Au milieu d'une guerre en Iran qui continue de s'intensifier, Donald Trump a récemment exhorté d'autres pays à déployer des navires de guerre pour sécuriser le détroit d'Ormuz, une voie maritimes cruciale. Le conflit, qui entre dans sa troisième semaine, n'a montré aucun signe d'apaisement.
Le 28 février, une opération militaire conjointe des Etats-Unis et d'Israël a entraîné la mort du guide suprême iranien, Ali Khamenei, déclenchant une escalade des tensions. Le détroit, par lequel passe 20% de la production mondiale de pétrole, est maintenant presque totalement bloqué par l'Iran, ce qui provoque une flambée des prix du pétrole.
Les hostilités se poursuivent, chaque partie menant des attaques et échangeant des déclarations provocatrices. Selon les autorités locales, le nombre de victimes s'élève à plus d'un millier, principalement en Iran. "De nombreux pays vont envoyer des navires de guerre, en collaboration avec les Etats-Unis, pour maintenir le détroit ouvert et sûr", a déclaré Trump sur sa plateforme Truth Social.
Il a également exprimé l'espoir que des nations telles que la Chine, la France, le Japon et le Royaume-Uni collaborent dans cet effort. Pendant ce temps, les Etats-Unis continuent leurs frappes sur les côtes iraniennes, avec un objectif clair de détruire les capacités militaires de l'Iran.
Trump a affirmé que l'armée américaine avait "complètement détruit" des cibles militaires sur l'île de Kharg, le principal terminal d'exportation de pétrole brut de l'Iran. Bien qu'une série d'explosions ait été entendue sur l'île, aucune infrastructure pétrolière n'a été endommagée, selon l'agence de presse Fars.
L'administration Trump semble déterminée à poursuivre les frappes contre les infrastructures pétrolières iraniennes, menaçant Téhéran de frappes plus sévères si la sécurité dans le détroit n'est pas rétablie. Téhéran a répondu par des menaces de destruction des installations pétrolières américaines dans la région, augmentant encore les tensions.

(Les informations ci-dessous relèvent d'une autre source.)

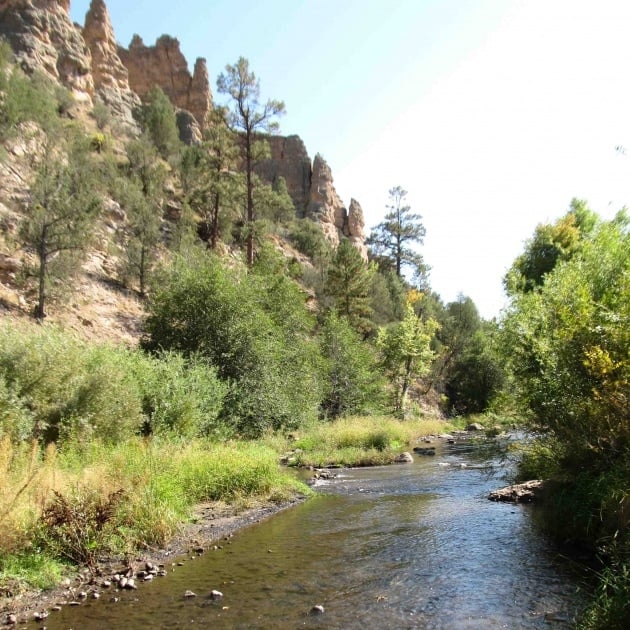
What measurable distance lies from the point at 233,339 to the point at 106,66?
202ft

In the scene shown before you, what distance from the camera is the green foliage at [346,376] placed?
36.9 m

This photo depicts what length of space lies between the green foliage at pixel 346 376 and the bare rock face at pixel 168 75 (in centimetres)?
6072

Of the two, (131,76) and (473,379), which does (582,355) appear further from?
(131,76)

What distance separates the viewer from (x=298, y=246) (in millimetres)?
67812

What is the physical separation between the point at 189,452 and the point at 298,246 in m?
54.7

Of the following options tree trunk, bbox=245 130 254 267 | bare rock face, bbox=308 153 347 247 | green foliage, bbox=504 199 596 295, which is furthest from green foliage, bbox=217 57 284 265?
bare rock face, bbox=308 153 347 247

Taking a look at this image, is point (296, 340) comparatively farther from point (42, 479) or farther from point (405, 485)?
point (42, 479)

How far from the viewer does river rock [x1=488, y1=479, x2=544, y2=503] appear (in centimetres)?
1385

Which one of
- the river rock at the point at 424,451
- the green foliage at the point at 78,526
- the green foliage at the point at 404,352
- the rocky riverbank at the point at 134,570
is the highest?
the green foliage at the point at 404,352

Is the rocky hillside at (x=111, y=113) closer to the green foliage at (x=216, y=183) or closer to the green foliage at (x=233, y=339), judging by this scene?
the green foliage at (x=233, y=339)

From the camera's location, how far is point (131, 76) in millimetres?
85812

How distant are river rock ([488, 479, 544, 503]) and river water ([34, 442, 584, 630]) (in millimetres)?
541

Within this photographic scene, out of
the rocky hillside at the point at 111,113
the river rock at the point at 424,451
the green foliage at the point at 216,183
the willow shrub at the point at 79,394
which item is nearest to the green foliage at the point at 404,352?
the river rock at the point at 424,451

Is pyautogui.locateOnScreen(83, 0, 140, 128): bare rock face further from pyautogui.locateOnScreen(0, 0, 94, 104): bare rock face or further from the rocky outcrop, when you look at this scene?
the rocky outcrop
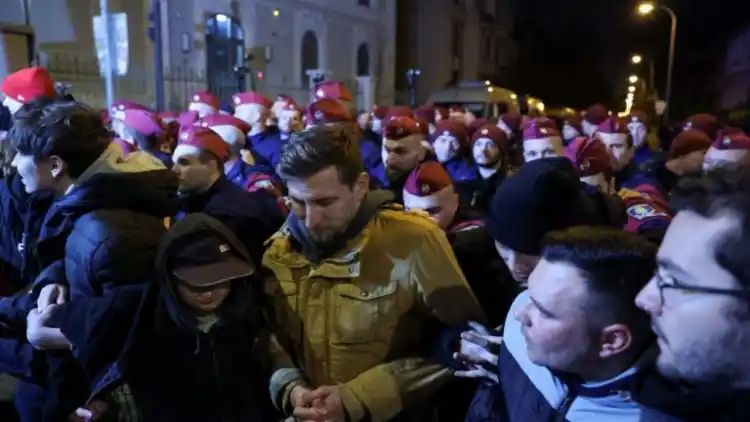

Sina Toossi, analyste au Centre pour la politique internationale à Washington, constate que malgré les assauts sur Kharg, l'Iran dispose encore de ressources. L'Iran pourrait potentiellement cibler d'autres installations énergétiques dans le Golfe, augmentant ainsi le risque d'un choc pétrolier. Le prix du pétrole Brent a déjà connu une augmentation de 42% depuis le début des hostilités.
Le ministre israélien de la Défense a déclaré que le conflit était entré dans une phase décisive, avec des frappes désormais touchant même Jérusalem. Pendant ce temps, l'ambassade américaine à Bagdad a été frappée pour la deuxième fois, illustrant l'implication croissante de plusieurs pays dans cette crise régionale.
En réponse aux tensions croissantes, l'Iran a averti les populations des Emirats arabes unis de se tenir à l'écart des ports, affirmant que les installations militaires ennemies s'y trouvaient. Des attaques ont déjà eu lieu au Qatar, avec l'interception de deux missiles.
Le Président Trump a évoqué une possible victoire sur l'Iran, affirmant que le pays était "totalement vaincu" et prêt à négocier. Pourtant, la réalité sur le terrain reflète un conflit qui pourrait s'intensifier pour une durée indéfinie.
Les militaires américains prévoient d'envoyer des renforts, tandis qu'Israël continue ses bombardements contre des cibles présumées liées à l'Iran, notamment le Hezbollah au Liban, où les frappes ont fait des milliers de victimes et de déplacés.
Les citoyens, comme Hanadi Hachem, expriment leur désespoir face à cette situation chaotique, craignant pour leur sécurité à chaque instant.